ASSIGNMENT> For every line in the material, produce an exact copy.

DATASET EXCERPTS>
+---+
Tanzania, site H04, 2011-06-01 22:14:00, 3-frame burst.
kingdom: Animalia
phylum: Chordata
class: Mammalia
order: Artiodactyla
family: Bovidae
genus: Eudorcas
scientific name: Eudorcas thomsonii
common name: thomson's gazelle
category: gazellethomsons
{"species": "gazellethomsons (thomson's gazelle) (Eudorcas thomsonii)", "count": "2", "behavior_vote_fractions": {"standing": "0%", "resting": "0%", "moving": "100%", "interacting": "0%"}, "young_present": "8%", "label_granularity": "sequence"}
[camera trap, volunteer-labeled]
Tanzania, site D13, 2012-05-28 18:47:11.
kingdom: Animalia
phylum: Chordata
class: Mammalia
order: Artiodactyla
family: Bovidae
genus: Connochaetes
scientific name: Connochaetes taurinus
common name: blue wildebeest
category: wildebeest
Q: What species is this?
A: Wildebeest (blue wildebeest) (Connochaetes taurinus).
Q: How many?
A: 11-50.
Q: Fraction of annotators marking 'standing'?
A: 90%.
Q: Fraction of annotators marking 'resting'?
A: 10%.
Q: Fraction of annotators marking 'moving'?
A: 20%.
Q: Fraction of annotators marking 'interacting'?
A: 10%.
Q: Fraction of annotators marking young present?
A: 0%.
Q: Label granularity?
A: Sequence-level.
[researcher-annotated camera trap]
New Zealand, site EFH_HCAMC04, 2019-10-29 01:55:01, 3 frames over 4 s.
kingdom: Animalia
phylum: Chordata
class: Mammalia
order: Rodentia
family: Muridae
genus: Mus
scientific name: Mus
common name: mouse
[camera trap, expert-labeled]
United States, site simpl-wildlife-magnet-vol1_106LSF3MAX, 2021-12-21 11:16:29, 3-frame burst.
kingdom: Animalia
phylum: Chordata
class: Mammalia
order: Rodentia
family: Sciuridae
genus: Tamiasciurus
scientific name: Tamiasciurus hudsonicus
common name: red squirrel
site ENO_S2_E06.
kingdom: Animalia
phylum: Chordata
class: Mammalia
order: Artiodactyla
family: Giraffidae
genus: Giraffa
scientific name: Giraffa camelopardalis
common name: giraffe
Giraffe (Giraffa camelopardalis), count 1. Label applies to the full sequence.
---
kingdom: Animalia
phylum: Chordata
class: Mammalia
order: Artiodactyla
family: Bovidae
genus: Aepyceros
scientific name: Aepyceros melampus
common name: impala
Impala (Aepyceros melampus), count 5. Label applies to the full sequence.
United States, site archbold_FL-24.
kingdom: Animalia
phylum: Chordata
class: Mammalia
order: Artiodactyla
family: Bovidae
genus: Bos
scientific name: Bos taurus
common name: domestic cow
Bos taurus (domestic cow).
+---+
EXPECTED ANSWER>
Tanzania, site H04, 2011-06-01 22:14:00, 3-frame burst.
kingdom: Animalia
phylum: Chordata
class: Mammalia
order: Artiodactyla
family: Bovidae
genus: Eudorcas
scientific name: Eudorcas thomsonii
common name: thomson's gazelle
category: gazellethomsons
{"species": "gazellethomsons (thomson's gazelle) (Eudorcas thomsonii)", "count": "2", "behavior_vote_fractions": {"standing": "0%", "resting": "0%", "moving": "100%", "interacting": "0%"}, "young_present": "8%", "label_granularity": "sequence"}
[camera trap, volunteer-labeled]
Tanzania, site D13, 2012-05-28 18:47:11.
kingdom: Animalia
phylum: Chordata
class: Mammalia
order: Artiodactyla
family: Bovidae
genus: Connochaetes
scientific name: Connochaetes taurinus
common name: blue wildebeest
category: wildebeest
Q: What species is this?
A: Wildebeest (blue wildebeest) (Connochaetes taurinus).
Q: How many?
A: 11-50.
Q: Fraction of annotators marking 'standing'?
A: 90%.
Q: Fraction of annotators marking 'resting'?
A: 10%.
Q: Fraction of annotators marking 'moving'?
A: 20%.
Q: Fraction of annotators marking 'interacting'?
A: 10%.
Q: Fraction of annotators marking young present?
A: 0%.
Q: Label granularity?
A: Sequence-level.
[researcher-annotated camera trap]
New Zealand, site EFH_HCAMC04, 2019-10-29 01:55:01, 3 frames over 4 s.
kingdom: Animalia
phylum: Chordata
class: Mammalia
order: Rodentia
family: Muridae
genus: Mus
scientific name: Mus
common name: mouse
[camera trap, expert-labeled]
United States, site simpl-wildlife-magnet-vol1_106LSF3MAX, 2021-12-21 11:16:29, 3-frame burst.
kingdom: Animalia
phylum: Chordata
class: Mammalia
order: Rodentia
family: Sciuridae
genus: Tamiasciurus
scientific name: Tamiasciurus hudsonicus
common name: red squirrel
site ENO_S2_E06.
kingdom: Animalia
phylum: Chordata
class: Mammalia
order: Artiodactyla
family: Giraffidae
genus: Giraffa
scientific name: Giraffa camelopardalis
common name: giraffe
Giraffe (Giraffa camelopardalis), count 1. Label applies to the full sequence.
---
kingdom: Animalia
phylum: Chordata
class: Mammalia
order: Artiodactyla
family: Bovidae
genus: Aepyceros
scientific name: Aepyceros melampus
common name: impala
Impala (Aepyceros melampus), count 5. Label applies to the full sequence.
United States, site archbold_FL-24.
kingdom: Animalia
phylum: Chordata
class: Mammalia
order: Artiodactyla
family: Bovidae
genus: Bos
scientific name: Bos taurus
common name: domestic cow
Bos taurus (domestic cow).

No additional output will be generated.